青銅器館
BRONZEWARE
2展示室

青銅器の種類・用途

豪華な道具たち

殷周時代の青銅器は単なる調度品ではなく、祖先神を祀る儀礼に用いられた神聖な器でした。儀礼の文脈のなかで青銅器には様々な用途が与えられており、その用途に応じて高い機能性を発揮するよう綿密な設計がなされているという点も、殷周青銅器の大きな特徴の一つです。ここでは殷周青銅器の豊かなバリエーションを、用途・機能性という観点からご紹介いたします。

  • ヒョウ羌鐘

    ひょうきょうしょう
    第一器
    時代
    戦国前期 紀元前5世紀
    通高
    31.7㎝
    重量
    4.60㎏

    釣り鐘の一種である鐘は複数個を組み合わせ、複雑な音階を奏でることもでき、そうしたセットを編鐘と呼ぶ。ヒョウ羌鐘は洛陽金村の出土、本来は14個でセットをなしていたが出土後に散逸、当館にはそのうちの12器、カナダのロイヤルオンタリオ美術館に2器が収蔵される。中央の鉦間には銘文が入り、ヒョウ羌が武功を立てて韓宗、晋公、周王に功績を認められたことを記す。戦国時代初頭の様相を克明に記録する歴史資料としても貴重。

  • 宰椃角

    さいこうかく
    時代
    殷後期 紀元前11世紀
    通高
    22.3㎝
    重量
    1.10㎏

    角は爵と似た形状の器だが、左右についた燕尾形の注ぎ口が左右対称となる点が異なる。器の用途としては爵と互換性があったらしく、爵に代わって墓に副葬される場合が見られる。把手(鋬)(ばん)内部には「康冊」、器内壁には5行30字の銘が入り、宰椃が王の主催する儀式に参加し、褒賞を得たことを記念してこの器を制作させたと記す。

  • 螭文甗

    ちもんげん
    時代
    春秋中期 紀元前7世紀
    通高
    45.5㎝
    重量
    8.20㎏

    寸胴の胴部に太い三脚がついた器で、くびれた腰の内部は簀子(すのこ)状になっており、中空の脚の内部に水を入れて火にかけ、スチームを発生させることで蒸し料理を行うための甑(こしき)。本器は胴部と脚が分離するタイプだが、一体型のものも多く作られた。胴部上半と脚部にはそれぞれ一条の文様帯がめぐり、螭文とよばれる龍の文様の一種が施される。シンプルな造形ながら鋳上がりの良さが目を引く。
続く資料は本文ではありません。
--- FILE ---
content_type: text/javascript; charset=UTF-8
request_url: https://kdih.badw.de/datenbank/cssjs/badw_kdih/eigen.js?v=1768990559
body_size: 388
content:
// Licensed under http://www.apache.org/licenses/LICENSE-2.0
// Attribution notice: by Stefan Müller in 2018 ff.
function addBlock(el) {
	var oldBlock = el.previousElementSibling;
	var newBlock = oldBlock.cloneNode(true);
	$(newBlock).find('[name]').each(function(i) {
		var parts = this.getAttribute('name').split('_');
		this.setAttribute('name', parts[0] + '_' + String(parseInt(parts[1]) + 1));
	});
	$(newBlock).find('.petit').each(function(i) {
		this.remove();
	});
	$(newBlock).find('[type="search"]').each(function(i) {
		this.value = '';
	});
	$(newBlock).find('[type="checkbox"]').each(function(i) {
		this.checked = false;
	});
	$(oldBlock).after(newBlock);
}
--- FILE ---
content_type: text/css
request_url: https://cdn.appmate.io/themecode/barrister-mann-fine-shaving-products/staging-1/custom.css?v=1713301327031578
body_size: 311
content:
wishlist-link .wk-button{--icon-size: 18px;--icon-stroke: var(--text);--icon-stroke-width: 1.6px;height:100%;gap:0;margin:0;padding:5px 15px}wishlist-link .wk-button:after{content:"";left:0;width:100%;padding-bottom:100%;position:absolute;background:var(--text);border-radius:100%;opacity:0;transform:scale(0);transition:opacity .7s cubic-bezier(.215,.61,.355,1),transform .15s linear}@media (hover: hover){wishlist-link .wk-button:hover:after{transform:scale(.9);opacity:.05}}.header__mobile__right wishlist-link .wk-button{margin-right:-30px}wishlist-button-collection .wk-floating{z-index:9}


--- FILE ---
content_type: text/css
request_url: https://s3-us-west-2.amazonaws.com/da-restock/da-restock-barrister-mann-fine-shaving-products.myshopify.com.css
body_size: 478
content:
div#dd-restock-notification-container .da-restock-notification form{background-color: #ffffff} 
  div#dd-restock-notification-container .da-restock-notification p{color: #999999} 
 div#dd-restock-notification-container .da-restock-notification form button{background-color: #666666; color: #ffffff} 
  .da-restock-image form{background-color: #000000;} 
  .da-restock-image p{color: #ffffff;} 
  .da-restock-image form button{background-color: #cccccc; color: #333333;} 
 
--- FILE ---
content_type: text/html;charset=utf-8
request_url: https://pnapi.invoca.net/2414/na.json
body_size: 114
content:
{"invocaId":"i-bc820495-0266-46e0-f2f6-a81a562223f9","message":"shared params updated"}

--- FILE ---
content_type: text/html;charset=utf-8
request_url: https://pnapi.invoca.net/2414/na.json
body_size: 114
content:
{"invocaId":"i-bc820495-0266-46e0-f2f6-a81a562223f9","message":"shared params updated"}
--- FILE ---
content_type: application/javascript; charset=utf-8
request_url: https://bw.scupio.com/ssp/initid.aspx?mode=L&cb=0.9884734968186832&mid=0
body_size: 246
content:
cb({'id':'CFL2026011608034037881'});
  •                          
  • 竊曲文四足盉

    せつきょくもんしそくか
    時代
    西周後期 紀元前9ー8世紀
    通高
    31.0㎝
    重量
    4.47㎏

    把手と注ぎ口がつき、三脚ないし四脚によって胴部が支えられる構造の器。用途に関しては諸説あるが、酒を水や香草の煮汁と混ぜ合わせたり、下から加熱して酒を温めたりするために使用されたと考えられている。そうした用途と関係して、本器にはしっかりと閉まる蓋がつき、鎖で把手とつながれて散逸しないように工夫がほどこされている。頸部にあらわされたS字状の文様は竊曲文と呼ばれ、西周時代後半から春秋時代にかけて流行を見せた。